◆ **Verilen Metin**
+ + + +
KIRMIZIGÜL, YENİ YILMAZ GÜNEY Mİ?

Konuyu Oyla:
  • Derecelendirme: 2.67/5 - 9 oy
  • 1
  • 2
  • 3
  • 4
  • 5
KIRMIZIGÜL, YENİ YILMAZ GÜNEY Mİ?
#1

Merakla beklenen film "Güneşi Gördüm" bugün vizyonda.
“Güneşi Gördüm”, ister istemez akla Yılmaz Güney’in derin devlet eleştirisi yaptıkları için yasaklanan filmlerini getiriyor. Ancak Kırmızıgül, Güney’le aynı kulvarda değil. Kırmızıgül’ün filmlerinin ‘popüler sinemanın tür filmleri’, Güney’inkilerinin ise ‘entelektüel ve dengeli dramalar’ olarak başarı yakaladığını söyleyebiliriz.
+ + + +
◆ **Veri Kümesi**
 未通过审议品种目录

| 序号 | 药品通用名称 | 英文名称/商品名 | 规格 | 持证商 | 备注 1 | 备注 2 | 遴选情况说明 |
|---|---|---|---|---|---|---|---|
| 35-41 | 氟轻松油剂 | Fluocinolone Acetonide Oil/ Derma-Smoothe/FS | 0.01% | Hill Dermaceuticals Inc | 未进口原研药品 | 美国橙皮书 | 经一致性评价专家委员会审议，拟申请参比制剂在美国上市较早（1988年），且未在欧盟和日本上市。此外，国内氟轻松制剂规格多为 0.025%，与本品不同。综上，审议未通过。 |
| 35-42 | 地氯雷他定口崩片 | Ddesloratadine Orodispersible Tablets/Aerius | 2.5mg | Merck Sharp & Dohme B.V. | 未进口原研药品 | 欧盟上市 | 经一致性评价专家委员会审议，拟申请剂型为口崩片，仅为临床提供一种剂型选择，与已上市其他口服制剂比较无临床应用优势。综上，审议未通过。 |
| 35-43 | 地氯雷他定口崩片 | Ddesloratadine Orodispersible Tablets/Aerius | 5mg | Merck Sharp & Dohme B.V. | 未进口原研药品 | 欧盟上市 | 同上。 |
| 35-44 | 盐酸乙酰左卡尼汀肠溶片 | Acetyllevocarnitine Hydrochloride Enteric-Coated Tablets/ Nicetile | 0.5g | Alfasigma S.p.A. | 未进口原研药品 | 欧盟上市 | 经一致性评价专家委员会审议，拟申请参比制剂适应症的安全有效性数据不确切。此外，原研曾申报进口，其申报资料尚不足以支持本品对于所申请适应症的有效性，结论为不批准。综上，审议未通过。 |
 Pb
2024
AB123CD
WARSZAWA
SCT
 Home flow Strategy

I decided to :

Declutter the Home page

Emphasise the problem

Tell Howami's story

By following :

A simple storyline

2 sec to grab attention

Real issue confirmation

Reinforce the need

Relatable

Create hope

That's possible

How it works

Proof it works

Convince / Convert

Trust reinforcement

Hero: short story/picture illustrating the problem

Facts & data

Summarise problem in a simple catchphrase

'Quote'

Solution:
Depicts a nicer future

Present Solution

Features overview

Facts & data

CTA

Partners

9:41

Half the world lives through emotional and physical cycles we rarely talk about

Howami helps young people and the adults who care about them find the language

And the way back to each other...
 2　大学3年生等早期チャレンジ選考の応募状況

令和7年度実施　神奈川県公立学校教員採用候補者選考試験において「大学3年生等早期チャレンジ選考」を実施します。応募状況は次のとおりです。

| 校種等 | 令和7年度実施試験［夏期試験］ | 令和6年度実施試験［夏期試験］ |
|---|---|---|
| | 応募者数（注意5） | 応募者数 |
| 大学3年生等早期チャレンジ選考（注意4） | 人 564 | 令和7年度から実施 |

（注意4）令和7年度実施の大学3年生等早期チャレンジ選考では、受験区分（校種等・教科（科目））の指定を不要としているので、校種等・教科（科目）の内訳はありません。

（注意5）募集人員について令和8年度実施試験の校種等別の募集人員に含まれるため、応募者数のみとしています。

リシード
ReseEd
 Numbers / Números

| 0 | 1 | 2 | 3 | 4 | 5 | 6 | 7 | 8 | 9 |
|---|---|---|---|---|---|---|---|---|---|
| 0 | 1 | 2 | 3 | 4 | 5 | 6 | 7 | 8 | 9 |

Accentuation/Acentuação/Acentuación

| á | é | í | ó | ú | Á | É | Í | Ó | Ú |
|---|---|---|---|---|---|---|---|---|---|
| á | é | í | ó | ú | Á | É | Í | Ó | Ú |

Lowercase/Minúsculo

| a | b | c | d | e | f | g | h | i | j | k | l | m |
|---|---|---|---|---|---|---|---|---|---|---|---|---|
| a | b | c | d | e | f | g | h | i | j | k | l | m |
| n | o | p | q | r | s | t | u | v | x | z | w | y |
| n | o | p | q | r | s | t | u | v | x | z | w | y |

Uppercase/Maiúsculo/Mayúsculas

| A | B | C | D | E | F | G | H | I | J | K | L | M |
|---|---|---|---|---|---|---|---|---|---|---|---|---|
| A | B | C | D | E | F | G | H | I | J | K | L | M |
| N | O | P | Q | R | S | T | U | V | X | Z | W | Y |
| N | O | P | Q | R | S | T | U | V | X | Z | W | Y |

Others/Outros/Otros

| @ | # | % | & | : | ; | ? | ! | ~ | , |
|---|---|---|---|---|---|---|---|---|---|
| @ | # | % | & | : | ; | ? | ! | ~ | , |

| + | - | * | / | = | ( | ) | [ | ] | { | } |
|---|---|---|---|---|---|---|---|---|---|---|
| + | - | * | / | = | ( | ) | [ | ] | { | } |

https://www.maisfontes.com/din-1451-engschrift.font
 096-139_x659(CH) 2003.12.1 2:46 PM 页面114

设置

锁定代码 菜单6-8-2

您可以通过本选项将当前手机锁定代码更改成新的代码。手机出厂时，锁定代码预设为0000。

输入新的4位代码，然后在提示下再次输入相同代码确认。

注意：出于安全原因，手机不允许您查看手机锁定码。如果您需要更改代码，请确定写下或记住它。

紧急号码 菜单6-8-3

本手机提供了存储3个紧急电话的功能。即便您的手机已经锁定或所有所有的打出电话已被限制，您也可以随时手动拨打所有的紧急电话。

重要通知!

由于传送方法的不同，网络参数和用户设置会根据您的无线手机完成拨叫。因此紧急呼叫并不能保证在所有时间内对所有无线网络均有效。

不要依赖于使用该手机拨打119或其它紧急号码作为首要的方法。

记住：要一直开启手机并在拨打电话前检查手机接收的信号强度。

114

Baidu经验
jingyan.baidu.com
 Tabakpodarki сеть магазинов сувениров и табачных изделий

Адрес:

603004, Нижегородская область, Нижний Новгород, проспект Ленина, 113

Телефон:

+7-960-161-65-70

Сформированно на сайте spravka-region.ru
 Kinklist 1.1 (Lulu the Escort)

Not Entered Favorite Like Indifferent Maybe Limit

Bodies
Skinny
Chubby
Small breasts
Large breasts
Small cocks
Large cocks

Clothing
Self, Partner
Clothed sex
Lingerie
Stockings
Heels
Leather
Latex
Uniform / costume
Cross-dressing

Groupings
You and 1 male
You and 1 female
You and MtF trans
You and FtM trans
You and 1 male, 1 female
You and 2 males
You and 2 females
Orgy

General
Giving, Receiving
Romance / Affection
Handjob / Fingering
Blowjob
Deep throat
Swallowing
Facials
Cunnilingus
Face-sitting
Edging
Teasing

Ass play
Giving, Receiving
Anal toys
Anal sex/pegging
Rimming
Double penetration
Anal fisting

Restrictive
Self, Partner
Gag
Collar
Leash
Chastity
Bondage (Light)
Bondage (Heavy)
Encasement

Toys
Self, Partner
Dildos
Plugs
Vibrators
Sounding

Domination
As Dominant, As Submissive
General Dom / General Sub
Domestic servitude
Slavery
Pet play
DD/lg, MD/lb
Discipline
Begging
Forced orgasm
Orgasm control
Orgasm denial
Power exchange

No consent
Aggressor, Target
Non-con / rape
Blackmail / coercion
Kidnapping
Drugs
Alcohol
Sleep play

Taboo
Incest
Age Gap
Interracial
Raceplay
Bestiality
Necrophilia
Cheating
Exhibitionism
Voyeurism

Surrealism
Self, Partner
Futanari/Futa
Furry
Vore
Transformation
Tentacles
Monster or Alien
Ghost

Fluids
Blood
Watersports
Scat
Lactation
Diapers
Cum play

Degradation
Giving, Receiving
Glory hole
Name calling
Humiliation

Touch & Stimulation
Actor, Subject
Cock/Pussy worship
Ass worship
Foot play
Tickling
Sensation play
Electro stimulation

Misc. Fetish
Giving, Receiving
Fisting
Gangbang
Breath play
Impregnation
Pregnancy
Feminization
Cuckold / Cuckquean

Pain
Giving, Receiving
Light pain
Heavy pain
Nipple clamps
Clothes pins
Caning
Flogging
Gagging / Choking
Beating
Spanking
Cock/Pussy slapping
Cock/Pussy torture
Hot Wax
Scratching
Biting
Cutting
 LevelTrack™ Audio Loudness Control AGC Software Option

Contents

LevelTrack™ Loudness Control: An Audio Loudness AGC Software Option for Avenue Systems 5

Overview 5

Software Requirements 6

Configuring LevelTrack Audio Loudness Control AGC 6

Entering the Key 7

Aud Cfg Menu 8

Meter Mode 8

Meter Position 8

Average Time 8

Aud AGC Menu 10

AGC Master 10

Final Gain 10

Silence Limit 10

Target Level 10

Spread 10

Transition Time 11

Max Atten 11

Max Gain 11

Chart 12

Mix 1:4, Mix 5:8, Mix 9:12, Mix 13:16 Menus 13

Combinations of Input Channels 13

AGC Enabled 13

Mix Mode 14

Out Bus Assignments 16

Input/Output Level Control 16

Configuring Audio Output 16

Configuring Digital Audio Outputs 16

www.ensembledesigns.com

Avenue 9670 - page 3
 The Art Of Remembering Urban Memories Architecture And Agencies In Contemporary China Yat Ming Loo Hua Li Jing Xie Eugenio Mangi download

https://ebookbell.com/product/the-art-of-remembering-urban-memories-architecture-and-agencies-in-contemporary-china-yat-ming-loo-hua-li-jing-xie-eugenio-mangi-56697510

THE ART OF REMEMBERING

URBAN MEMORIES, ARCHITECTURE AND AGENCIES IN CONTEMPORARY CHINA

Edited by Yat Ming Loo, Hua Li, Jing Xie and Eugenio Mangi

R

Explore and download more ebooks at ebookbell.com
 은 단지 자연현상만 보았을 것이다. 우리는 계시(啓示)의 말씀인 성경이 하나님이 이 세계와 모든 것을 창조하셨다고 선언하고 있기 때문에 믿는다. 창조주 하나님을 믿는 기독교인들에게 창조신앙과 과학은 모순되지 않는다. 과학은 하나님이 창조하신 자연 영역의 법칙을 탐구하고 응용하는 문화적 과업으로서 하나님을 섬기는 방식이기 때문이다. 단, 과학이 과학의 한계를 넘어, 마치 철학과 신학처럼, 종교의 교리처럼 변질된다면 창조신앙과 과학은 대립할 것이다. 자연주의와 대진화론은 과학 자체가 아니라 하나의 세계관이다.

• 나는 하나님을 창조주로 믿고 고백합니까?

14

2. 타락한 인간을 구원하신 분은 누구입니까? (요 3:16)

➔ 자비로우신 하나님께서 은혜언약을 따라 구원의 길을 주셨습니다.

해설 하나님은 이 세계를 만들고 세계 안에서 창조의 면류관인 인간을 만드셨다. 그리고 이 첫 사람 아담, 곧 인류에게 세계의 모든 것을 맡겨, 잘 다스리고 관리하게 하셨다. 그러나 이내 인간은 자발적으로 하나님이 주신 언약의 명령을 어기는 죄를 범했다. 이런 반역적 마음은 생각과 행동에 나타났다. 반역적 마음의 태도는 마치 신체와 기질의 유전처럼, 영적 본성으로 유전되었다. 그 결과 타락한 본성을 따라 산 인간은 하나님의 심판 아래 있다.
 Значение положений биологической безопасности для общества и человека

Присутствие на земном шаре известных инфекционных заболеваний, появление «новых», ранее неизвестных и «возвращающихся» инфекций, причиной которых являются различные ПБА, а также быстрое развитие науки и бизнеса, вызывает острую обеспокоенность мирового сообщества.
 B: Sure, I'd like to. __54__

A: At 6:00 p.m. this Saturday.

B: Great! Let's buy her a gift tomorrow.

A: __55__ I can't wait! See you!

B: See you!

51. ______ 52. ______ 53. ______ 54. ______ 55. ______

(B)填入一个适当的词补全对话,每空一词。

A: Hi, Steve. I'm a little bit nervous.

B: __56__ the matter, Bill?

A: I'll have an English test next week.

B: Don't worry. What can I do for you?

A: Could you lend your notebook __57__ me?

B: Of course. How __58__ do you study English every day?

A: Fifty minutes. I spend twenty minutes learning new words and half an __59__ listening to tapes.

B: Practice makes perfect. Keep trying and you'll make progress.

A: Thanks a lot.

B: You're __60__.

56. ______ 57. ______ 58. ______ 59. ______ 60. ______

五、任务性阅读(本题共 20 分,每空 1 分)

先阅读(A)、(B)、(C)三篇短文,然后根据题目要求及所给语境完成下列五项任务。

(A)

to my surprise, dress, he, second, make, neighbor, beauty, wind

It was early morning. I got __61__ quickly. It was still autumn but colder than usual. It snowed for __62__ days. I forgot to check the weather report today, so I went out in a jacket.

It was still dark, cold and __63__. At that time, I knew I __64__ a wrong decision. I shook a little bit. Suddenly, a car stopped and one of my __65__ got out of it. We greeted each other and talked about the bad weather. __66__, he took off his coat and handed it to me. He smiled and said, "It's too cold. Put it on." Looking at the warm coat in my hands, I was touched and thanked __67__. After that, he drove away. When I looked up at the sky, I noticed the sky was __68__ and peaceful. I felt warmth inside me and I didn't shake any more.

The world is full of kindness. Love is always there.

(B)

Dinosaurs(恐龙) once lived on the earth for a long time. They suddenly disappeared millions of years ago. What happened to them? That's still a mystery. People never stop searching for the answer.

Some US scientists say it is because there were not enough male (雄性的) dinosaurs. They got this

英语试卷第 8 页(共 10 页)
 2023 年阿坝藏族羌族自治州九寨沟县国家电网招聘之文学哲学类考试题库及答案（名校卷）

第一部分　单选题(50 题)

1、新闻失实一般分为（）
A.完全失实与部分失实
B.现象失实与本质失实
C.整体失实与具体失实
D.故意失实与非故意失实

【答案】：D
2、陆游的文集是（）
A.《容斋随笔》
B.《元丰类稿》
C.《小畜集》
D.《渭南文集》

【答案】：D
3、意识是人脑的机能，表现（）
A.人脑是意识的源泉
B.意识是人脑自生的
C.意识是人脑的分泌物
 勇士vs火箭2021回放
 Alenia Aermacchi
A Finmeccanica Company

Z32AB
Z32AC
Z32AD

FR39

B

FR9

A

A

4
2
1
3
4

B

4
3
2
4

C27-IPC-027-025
+ + + +
◆ **Görevler**
[1] Verilen metne göre Kırmızıgül'ün filmleri ne olarak başarı yakalamıştır?
[2] Verilen metinde "Merakla beklenen film" ile başlayıp "başarı yakaladığını söyleyebiliriz." sözlerine kadar süren bölümü hiç değiştirmeden geri ver.

◆ **Numaralara Göre Cevaplar**
[1] Popüler sinemanın tür filmleri olarak.

[2]
Merakla beklenen film "Güneşi Gördüm" bugün vizyonda.
“Güneşi Gördüm”, ister istemez akla Yılmaz Güney’in derin devlet eleştirisi yaptıkları için yasaklanan filmlerini getiriyor. Ancak Kırmızıgül, Güney’le aynı kulvarda değil. Kırmızıgül’ün filmlerinin ‘popüler sinemanın tür filmleri’, Güney’inkilerinin ise ‘entelektüel ve dengeli dramalar’ olarak başarı yakaladığını söyleyebiliriz.